Purchased by Pierpont Morgan, 1909
Pordenone used this quick exploratory sketch to map out the initial design for his fresco of the Crucifixion painted in 1520–21 on the inner wall of the facade of Cremona cathedral. In order to incorporate changes to the composition, the sheet was cut at the right, where the artist inserted the rectangular piece with the horseman.
The Cremona frescoes are remarkable for their violent expressivity, which borrowed elements from northern painting and prints.
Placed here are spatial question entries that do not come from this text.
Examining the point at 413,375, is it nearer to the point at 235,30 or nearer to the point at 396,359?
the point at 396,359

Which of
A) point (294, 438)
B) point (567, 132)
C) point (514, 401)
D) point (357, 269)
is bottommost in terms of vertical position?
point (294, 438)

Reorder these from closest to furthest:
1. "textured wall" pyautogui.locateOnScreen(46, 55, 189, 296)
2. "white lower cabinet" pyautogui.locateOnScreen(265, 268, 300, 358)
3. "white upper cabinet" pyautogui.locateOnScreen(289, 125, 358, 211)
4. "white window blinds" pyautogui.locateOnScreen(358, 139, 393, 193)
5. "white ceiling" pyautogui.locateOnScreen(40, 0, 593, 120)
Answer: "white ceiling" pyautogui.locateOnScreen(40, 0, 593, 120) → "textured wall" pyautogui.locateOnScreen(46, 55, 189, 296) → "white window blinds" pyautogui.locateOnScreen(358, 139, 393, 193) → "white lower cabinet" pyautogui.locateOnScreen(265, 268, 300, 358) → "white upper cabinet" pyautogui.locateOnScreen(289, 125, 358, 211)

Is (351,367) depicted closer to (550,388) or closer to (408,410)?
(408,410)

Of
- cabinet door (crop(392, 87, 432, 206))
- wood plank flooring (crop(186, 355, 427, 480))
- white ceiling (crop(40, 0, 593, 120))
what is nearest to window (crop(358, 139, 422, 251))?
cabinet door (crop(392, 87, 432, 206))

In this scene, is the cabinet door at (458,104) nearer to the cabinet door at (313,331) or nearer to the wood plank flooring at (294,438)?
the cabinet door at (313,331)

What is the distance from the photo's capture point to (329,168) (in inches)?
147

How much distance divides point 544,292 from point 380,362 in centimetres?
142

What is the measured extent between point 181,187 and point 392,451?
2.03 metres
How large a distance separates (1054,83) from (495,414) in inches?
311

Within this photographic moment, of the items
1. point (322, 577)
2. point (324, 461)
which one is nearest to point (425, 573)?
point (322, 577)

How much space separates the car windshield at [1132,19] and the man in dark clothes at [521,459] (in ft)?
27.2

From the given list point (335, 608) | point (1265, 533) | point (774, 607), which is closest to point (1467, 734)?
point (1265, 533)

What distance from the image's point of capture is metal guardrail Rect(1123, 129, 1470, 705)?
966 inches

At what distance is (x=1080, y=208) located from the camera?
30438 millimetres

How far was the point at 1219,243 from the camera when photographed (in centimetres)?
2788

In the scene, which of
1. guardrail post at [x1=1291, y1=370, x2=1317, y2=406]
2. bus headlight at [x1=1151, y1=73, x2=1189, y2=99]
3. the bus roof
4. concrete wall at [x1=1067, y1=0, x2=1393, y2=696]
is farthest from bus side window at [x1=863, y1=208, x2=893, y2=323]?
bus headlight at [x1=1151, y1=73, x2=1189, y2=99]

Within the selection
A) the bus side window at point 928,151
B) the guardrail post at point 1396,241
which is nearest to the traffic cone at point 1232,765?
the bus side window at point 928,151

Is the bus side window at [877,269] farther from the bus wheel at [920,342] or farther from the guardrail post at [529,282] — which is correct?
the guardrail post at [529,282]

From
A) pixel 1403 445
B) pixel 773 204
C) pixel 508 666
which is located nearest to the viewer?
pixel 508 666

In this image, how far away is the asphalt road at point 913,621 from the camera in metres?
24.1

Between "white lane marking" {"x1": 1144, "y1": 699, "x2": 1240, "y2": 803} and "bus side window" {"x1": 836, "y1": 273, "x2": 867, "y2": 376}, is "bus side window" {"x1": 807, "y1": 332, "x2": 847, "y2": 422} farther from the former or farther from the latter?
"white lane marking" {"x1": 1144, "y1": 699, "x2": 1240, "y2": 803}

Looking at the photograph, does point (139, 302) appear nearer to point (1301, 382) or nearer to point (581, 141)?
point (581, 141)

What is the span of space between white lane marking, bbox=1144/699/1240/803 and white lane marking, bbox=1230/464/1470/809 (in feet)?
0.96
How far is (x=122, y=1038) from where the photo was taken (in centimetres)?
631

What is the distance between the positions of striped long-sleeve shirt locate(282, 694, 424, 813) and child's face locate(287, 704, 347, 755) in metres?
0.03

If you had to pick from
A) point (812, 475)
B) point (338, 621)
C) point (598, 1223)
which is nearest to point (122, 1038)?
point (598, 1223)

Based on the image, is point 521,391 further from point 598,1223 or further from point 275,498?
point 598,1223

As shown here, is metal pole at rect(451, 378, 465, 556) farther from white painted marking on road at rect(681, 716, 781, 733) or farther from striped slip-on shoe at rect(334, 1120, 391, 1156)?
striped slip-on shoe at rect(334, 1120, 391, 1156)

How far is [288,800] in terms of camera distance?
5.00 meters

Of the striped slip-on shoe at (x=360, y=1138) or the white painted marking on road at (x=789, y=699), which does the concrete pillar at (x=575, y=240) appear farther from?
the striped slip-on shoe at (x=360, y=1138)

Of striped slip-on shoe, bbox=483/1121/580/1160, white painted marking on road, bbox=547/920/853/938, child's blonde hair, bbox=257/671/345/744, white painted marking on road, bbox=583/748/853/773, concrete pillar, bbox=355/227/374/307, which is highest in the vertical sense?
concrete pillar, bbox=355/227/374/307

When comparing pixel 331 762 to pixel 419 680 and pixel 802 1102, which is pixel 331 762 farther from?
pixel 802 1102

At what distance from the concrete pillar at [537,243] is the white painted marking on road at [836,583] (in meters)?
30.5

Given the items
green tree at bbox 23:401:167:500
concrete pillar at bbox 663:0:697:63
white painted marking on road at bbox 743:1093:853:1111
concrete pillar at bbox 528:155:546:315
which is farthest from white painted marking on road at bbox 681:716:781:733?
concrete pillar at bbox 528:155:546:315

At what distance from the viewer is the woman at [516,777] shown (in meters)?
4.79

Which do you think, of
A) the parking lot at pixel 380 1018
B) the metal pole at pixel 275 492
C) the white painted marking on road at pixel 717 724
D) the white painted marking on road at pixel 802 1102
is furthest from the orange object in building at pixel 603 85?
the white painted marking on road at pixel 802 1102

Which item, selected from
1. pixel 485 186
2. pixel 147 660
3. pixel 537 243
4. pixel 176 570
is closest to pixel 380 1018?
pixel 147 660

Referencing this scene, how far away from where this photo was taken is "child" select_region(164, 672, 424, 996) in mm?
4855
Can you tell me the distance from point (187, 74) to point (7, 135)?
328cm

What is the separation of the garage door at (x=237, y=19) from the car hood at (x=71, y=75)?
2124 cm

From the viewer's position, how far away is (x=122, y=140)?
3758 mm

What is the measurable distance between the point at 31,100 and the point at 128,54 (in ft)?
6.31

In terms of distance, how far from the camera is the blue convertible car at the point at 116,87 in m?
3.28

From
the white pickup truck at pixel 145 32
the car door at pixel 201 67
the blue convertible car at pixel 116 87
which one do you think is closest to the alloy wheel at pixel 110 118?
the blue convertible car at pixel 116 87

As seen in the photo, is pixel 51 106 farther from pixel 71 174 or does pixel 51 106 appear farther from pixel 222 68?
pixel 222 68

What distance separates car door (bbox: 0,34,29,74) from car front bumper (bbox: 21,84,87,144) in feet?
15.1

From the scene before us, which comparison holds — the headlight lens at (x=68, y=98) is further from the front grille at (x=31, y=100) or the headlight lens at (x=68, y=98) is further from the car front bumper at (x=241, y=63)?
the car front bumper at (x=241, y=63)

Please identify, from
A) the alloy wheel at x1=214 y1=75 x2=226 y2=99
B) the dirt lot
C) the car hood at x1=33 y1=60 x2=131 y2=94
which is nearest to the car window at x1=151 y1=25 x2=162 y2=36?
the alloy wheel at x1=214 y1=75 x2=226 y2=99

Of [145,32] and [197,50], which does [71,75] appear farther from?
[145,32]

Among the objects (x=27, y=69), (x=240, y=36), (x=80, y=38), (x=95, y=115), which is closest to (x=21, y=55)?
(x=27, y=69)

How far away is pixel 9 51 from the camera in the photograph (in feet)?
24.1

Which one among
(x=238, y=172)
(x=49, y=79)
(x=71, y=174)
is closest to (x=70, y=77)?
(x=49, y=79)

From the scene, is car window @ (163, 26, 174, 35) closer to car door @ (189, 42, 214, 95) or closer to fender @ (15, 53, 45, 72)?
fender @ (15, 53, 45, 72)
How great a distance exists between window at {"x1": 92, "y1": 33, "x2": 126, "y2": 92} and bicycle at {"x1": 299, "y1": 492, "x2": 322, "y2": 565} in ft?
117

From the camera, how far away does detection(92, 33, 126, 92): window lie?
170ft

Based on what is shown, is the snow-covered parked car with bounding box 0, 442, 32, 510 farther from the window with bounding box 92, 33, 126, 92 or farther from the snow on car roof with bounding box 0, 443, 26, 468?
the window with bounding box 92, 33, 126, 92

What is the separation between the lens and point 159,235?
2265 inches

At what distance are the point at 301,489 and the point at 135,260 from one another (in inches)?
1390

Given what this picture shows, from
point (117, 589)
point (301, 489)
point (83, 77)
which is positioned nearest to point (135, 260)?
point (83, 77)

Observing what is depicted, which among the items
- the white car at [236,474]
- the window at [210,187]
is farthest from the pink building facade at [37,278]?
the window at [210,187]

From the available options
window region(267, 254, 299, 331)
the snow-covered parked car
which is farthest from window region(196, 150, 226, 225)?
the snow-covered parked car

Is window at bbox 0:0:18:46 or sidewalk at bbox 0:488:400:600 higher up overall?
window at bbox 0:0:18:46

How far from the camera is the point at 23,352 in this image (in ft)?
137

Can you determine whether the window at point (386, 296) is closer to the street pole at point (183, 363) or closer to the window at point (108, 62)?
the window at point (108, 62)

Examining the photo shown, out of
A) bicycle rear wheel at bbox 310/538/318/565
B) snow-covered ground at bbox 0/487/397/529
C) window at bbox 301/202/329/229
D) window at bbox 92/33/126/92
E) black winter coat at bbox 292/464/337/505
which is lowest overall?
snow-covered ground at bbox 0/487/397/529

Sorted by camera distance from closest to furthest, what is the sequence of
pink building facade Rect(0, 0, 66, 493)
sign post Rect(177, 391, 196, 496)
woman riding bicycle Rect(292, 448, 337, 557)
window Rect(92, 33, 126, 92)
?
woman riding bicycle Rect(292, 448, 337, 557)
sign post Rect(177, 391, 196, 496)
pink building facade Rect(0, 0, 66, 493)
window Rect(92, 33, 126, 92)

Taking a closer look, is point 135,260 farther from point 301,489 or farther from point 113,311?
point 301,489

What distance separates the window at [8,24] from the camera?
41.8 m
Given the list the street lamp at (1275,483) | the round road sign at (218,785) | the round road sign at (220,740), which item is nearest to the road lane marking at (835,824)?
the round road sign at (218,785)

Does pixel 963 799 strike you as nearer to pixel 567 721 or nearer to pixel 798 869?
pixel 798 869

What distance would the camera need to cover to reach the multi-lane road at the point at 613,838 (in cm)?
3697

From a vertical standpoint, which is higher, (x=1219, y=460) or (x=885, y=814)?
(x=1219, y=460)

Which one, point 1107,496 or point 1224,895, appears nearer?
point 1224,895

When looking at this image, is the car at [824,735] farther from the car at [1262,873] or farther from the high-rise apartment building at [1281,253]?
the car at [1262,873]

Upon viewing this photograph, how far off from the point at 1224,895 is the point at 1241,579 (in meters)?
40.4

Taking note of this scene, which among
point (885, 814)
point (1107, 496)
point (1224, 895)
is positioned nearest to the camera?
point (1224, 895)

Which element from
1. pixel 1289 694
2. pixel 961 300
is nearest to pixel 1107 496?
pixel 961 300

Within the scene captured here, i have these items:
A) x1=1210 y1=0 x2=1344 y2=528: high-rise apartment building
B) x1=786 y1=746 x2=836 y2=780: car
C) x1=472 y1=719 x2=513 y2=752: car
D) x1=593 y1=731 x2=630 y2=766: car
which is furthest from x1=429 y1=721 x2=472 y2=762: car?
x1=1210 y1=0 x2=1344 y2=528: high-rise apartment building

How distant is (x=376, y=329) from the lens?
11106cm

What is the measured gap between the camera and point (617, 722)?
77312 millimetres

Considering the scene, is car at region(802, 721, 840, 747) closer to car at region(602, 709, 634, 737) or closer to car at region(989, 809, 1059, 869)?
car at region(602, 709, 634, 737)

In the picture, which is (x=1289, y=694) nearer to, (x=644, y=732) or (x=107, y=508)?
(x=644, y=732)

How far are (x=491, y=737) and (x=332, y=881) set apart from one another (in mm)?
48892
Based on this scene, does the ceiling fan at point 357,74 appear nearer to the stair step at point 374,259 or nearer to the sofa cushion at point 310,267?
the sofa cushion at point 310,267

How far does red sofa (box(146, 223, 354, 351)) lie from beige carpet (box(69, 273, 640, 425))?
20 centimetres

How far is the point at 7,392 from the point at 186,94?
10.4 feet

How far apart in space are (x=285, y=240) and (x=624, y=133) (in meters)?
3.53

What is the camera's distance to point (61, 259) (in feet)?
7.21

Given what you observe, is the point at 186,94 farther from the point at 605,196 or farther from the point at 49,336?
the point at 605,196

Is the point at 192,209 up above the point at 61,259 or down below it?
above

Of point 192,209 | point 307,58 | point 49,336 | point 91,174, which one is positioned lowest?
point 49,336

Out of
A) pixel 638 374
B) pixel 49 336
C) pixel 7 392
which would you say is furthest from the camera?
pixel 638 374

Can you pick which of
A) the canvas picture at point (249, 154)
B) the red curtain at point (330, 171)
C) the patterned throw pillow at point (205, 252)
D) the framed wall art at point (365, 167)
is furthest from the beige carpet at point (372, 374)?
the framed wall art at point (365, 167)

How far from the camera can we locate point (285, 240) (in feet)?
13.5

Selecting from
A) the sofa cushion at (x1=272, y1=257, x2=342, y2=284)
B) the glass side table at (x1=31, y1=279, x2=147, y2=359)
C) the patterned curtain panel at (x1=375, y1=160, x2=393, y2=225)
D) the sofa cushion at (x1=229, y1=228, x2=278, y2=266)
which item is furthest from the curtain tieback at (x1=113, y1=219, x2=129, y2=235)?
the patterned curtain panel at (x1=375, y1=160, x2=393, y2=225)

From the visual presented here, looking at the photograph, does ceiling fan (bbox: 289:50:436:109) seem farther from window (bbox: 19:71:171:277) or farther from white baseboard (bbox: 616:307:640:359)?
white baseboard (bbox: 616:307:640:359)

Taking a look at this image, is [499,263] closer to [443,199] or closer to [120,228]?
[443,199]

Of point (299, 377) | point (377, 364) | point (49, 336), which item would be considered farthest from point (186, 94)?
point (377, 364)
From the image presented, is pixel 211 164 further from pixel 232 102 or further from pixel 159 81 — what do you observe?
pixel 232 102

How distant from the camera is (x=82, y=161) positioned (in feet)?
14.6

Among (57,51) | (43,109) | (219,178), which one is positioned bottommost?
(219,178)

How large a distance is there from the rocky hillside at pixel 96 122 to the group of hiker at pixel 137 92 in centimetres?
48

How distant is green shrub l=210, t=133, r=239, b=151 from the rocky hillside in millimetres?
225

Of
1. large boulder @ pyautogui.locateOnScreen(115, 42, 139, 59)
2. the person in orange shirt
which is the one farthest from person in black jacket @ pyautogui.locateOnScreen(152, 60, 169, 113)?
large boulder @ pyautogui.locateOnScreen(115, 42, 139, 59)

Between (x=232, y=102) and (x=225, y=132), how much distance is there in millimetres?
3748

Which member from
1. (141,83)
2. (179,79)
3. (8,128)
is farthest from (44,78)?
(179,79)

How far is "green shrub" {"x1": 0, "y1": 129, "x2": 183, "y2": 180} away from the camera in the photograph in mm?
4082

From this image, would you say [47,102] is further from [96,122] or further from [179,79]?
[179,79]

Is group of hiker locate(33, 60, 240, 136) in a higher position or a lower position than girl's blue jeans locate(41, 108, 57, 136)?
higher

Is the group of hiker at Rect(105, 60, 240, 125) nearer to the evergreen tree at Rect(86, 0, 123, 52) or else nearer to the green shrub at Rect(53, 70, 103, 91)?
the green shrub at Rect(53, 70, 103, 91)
At the beginning of the sixteenth century, Venice's mainland possessions, called the terraferma, stretched westward from Udine nearly all the way to Milan and included Padua, Vicenza, Verona, Brescia, and Bergamo. These Venetian strongholds ensured a continuous food supply and safeguarded trading routes to the north. Even though Venice's enemies combined to form the League of Cambrai and defeated the city in 1509, much of the mainland territory was recovered within a decade.
Venice's political independence and unified territories allowed artists considerable mobility. Some preferred to return to their native cities in Lombardy, Friuli, or the Veneto, where they established flourishing workshops. Distinctive local traditions—such as the realism of the Lombard painters of Bergamo and Brescia—also endured. The Veneto area in particular served as a country retreat for Venice's patrician families, who erected idyllic villas in the classical tradition designed by Andrea Palladio.